Za termin „prania” uznaję pranie w pralce, pranie ręczne, oddanie do pralni, itd.
Rzeczy do prania po jednym użyciu:
– szmatka, gąbka stosowana w kuchni
– szmatka, gąbka stosowana w łazience
– szmatka, gąbka po sprzątaniu
– strój do ćwiczeń fizycznych
Rzeczy do prania po jednym dniu użytkowania:
– bielizna osobista (znaczy majtki i skarpetki)
– podkoszulka, koszulka, bluzka – czy co tam kto założył bezpośrednio na ciało (po całym dniu noszenia następnego dnia ta rzecz może już nieładnie pachnieć)

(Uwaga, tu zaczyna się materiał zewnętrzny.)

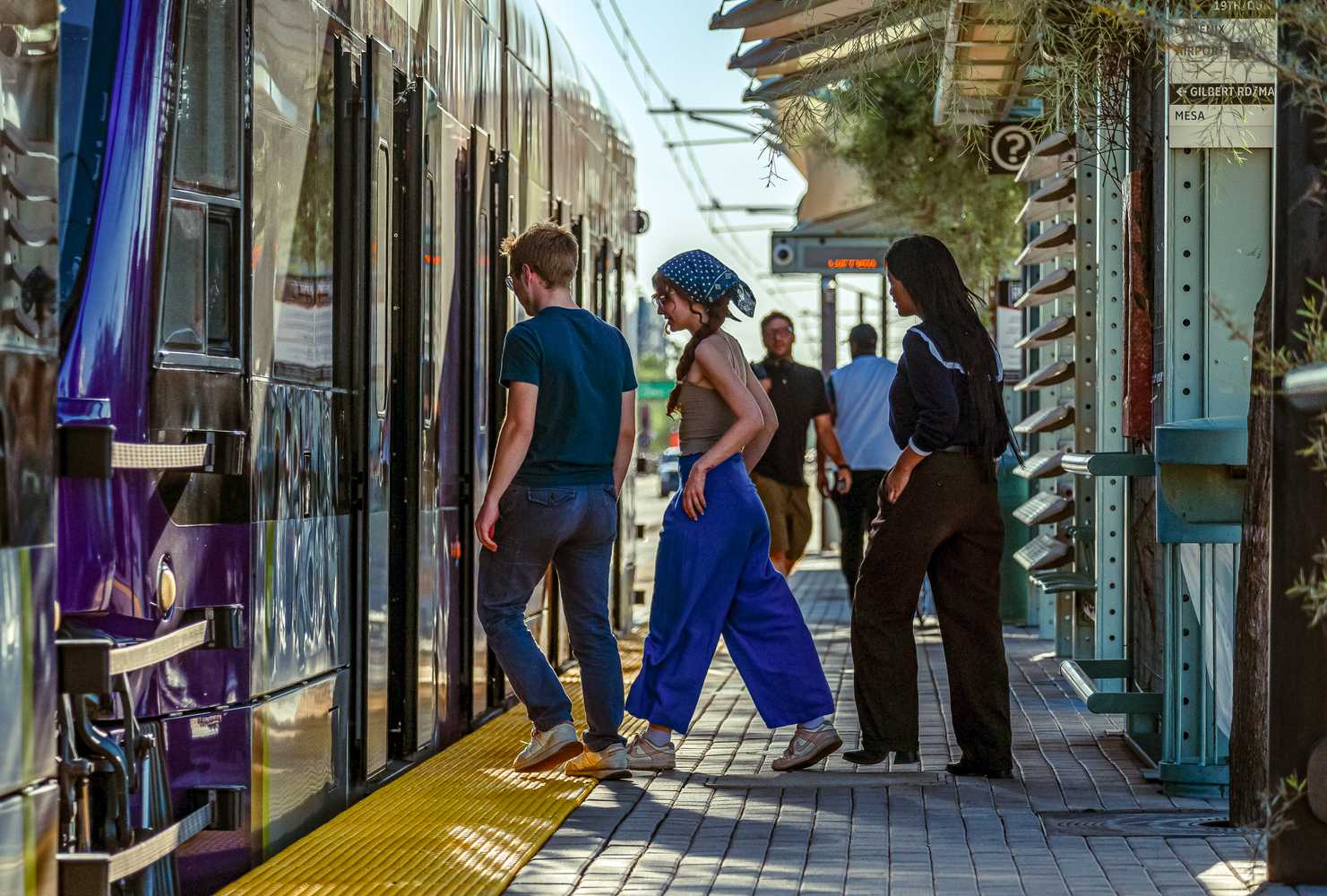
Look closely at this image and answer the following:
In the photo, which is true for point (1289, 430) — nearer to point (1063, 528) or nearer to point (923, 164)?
point (1063, 528)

Rzeczy do prania po tygodniu użytkowania:
– ręczniki
– szmatki do wycierania naczyń
– obrus kuchenny
– łazienkowy dywanik
– bluza, spodnie, sweter
– piżama
Rzeczy do prania po miesiącu użytkowania:
– pościel
– pralka – też jej się należy konkretne pranie 😉
Rzeczy do prania po (a właściwie przed) sezonem użytkowania:
– kurtki, płaszcze
– czapki, rękawiczki, szaliki
– trampki, baleriny, adidasy
Rzeczy do prania po pół roku użytkowania:
– firanki, zasłonki
– wielorazowe torby na zakupy
Rzeczy do prania po roku użytkowania:
– kołdra, koce, poduszki
– dywan
– obicia tapicerki foteli, kanapy, puf
Jak zwykle rzecz biorąc, to jest MÓJ harmonogram przeznaczania rzeczy do prania. Wszystko jest jednak orientacyjne, bo jeśli czuję potrzebę wyprać coś wcześniej – piorę. A u Was jak przedstawia się ten proceder?